(originally posted on Google+ 07/2014)
Today's file server bottlenecks are often storage performance related, rather than due to CPU performance limits. This article describes the performance and reliability considerations when using RAID storage connected to a server. The outcome of our performance considerations applies to most server setups and is independent of the storage system and server hardware used, and whether the server runs a native OS, or a VM server environment like VMWare ESX or Microsoft Hyper-V with multiple VMs.
RAID level considerations
In our case we have 24 disks within a RAID enclosure/controller. It would be perfect to use just RAID 1 mirrored disks, which means 12 disks with each one mirrored. This would provide twelve channels of independent I/O, and a disk failure would only affect 1/12 of the total storage. However this RAID 1 setup would waste 50% of the storage capacity and sequential I/O is limited to the performance of any single disk.

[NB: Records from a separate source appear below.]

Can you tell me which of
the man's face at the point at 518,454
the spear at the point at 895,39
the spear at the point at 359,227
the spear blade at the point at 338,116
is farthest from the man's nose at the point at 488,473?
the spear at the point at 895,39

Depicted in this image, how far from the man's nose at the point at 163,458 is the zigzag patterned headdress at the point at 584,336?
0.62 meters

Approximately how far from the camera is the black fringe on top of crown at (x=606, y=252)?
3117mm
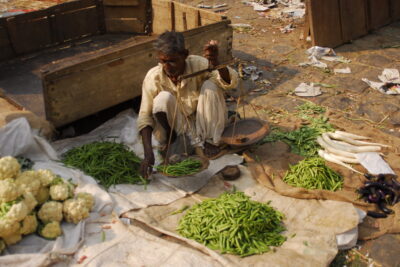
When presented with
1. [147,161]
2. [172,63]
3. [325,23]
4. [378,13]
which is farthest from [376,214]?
[378,13]

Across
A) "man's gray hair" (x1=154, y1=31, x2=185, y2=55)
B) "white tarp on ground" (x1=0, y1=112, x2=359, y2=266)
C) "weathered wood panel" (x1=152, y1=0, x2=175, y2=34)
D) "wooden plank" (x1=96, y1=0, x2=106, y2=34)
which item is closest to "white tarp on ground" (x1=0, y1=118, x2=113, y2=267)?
"white tarp on ground" (x1=0, y1=112, x2=359, y2=266)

A good tradeoff is to use RAID 5 (or RAID 6) and to use as many RAID 5 groups as possible. Putting all 24 disks into a single RAID group is a big mistake: even though large RAID groups offer great sequential read/write performance, processing many concurrent (non-sequential) I/O requests will be horribly slow. This is because each request needs to synchronize 24 disks before it can read or write a single block.

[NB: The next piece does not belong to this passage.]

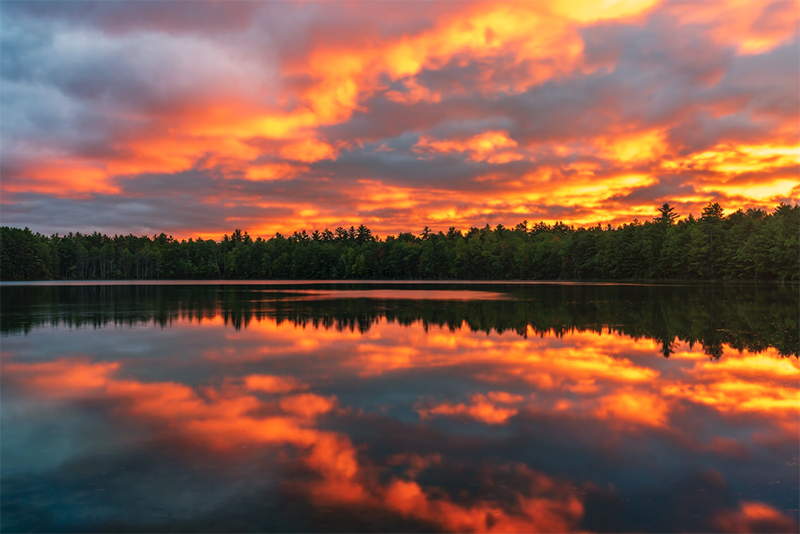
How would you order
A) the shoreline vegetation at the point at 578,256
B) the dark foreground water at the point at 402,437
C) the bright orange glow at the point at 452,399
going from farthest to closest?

After extensive testing, we decided to use four RAID 5 groups each containing 5 disks (plus one spare disk per RAID group). Our 15k 300 GB SAS disks (Serial attached SCSI) offer about 200 MByte/sec with 1-2 ms seek time. With five disks the capacity per group would be 1.2 TB (not 1.5 TB, because RAID 5 offers the capacity of the number of disks minus 1). The maximum sequential read/write performance would be up to 800 MByte/sec for one RAID 5 group. Random I/O would be reasonable because it needs to synchronize only five disks, and the three other RAID groups can do independent I/O in parallel. Another benefit is that a failure of a RAID 5 group requires only a restore of 1.5 TB data versus 7 TB using a single RAID 5 group. This is a great tradeoff, it would be even better to use fewer disks per RAID 5 group.

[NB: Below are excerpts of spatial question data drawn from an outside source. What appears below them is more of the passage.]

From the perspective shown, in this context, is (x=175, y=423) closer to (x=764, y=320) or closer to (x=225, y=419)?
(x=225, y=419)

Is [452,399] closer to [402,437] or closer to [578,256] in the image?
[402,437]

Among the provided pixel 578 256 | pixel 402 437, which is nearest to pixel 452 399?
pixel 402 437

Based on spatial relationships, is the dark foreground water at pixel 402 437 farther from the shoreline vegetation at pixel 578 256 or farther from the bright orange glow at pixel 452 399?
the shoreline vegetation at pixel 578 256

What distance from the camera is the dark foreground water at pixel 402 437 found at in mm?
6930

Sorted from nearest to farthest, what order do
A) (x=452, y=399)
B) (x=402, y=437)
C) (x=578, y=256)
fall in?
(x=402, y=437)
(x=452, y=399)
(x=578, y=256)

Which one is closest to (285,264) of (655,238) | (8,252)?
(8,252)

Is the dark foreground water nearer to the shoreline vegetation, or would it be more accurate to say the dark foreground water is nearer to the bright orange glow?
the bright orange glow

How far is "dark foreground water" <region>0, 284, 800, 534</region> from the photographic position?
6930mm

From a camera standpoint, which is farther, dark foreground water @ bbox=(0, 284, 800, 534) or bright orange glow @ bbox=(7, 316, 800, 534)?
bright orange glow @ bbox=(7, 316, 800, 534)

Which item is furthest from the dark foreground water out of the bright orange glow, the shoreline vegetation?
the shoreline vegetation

HBA (Host Bus Adapter) controller considerations
Today's enterprise disks are connected via 6 Gbit/sec SAS which offers up to 600 MByte/sec throughput. Each SAS controller usually has one or more mini SAS host bus adapters (SFF 8087 internal or SFF 8088 external connectors). An SAS adapter has four SAS channels, each 6 Gbit. An HBA to an external RAID will use all four channels in parallel via a single cable, which means it offers 24 Gbit/sec, (a max. of 2400 MByte/sec). The problem is that when a lot of data is produced, e.g. backing up to disk, unpacking large archives, or copying large amounts of data, the controller may queue up a lot. E.g., for LSI, the max_queue_depth is usually 600 I/O requests but can be configured even higher. In addition, the operating system I/O queue can be gigabytes of data. This means a single HBA connection to the storage can be busy for many seconds because the I/O queue is so high that additional requests may take forever (e.g. 10 seconds duration for a single ssh login, or 120 seconds duration for mounting an AFP or SMB server volume). To overcome this problem the best practice is to have multiple HBA connections to the storage. Usually a RAID has multiple SAS or Fibre Channel ports. Therefore configure each RAID group to a dedicated port and use multiple HBAs with separate lines to the RAID, preferably a dedicated line per RAID group. It sounds complex, but offers the best performance. Using only a single line between the server and the storage works, but is a single bottleneck where all I/O needs to pass, and under heavy load this is worse. We spent weeks of testing with multiple servers using internal as well as external RAIDs. Our final configuration is an external RAID connected via four SAS lines (each 24 Gbit) to the server.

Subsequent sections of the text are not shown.